I stumbled upon an interesting question the other day, which was; ‘how do I find the average of a range of numbers that meet criteria, and by the way, I want to exclude the outliers?’
Now, if all we needed was a simple average that met criteria we could use an AVERAGEIF or AVERAGEIFS formula.
Or if we just wanted to exclude the outliers we could use the TRIMMEAN function which returns the mean (average) of the interior proportion of values.
The syntax is:
TRIMMEAN(array, percent)
Where the array is the range containing your values and percent is the fractional number of data points you want to exclude from the top and bottom of your data set.
But we want to effectively find the AVERAGEIF and TRIMMEAN.
Unfortunately this pair don’t get on so well in the same cell so I’ve got an alternative and it’s not called TRIMMEANIF….but maybe there’s an idea.
Note to self; write to Microsoft suggesting new TRIMMEANIF function!
Ok, let’s take this list as our example:
And let’s say we want to find the average Units for Size 8 and exclude the top and bottom 40%.

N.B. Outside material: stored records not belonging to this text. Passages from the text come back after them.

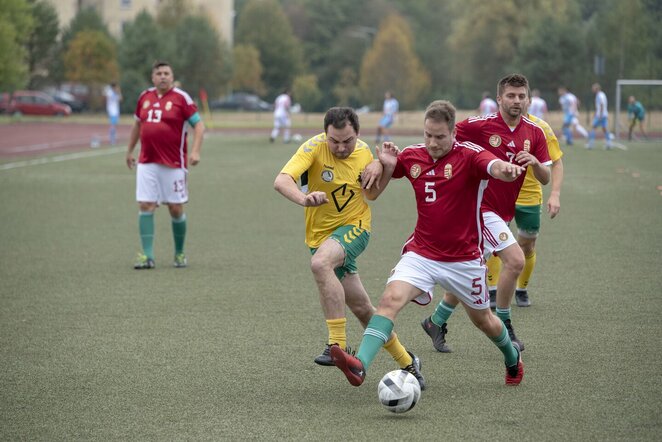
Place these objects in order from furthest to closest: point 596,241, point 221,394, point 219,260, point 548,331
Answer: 1. point 596,241
2. point 219,260
3. point 548,331
4. point 221,394

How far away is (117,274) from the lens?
11.4 m

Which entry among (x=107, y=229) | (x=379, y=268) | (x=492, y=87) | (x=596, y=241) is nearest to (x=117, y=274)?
(x=379, y=268)

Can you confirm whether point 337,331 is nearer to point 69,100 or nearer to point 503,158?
point 503,158

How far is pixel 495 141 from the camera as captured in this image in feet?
25.5

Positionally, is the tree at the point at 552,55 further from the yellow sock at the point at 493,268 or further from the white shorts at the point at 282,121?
the yellow sock at the point at 493,268

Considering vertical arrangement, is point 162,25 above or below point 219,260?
above

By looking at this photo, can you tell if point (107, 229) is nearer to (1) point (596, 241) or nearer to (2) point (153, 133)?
(2) point (153, 133)

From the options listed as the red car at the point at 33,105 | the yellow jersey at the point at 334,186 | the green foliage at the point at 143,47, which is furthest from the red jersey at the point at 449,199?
the green foliage at the point at 143,47

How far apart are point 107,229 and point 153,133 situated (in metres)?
4.09

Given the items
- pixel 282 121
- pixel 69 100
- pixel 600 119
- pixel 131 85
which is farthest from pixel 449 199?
pixel 69 100

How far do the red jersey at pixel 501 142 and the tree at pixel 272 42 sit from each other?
77.2 meters

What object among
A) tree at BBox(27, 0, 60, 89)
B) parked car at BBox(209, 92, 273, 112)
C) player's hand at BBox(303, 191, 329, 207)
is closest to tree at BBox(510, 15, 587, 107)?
parked car at BBox(209, 92, 273, 112)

Note: you wouldn’t normally exclude 40% of your sample but since mine is so small (so it’ll easily fit on the screen) I have had to make the proportion to exclude quite large.
Here’s the formula:
=TRIMMEAN(IF(B2:B12=8,C2:C12),40%)
It’s an array formula so you need to enter it with CTRL+SHIFT+ENTER.
In English it reads: Find the MEAN (average) of the values in the range C2:C12, where the size in the range B2:B12 is 8, oh, and by the way, ignore the top and bottom 40% of the values.
My nested IF formula returns an array of Units that are size 8, and if we step through how the formula evaluates we can see it looks like this:
Step 1: Evaluate the IF formula logical test and expand the range C2:C12
=TRIMMEAN(IF({TRUE;TRUE;TRUE;TRUE;TRUE;FALSE;FALSE;FALSE;FALSE;FALSE;FALSE}, {2;4;5;6;9;4;10;8;9;4;1}), 40%)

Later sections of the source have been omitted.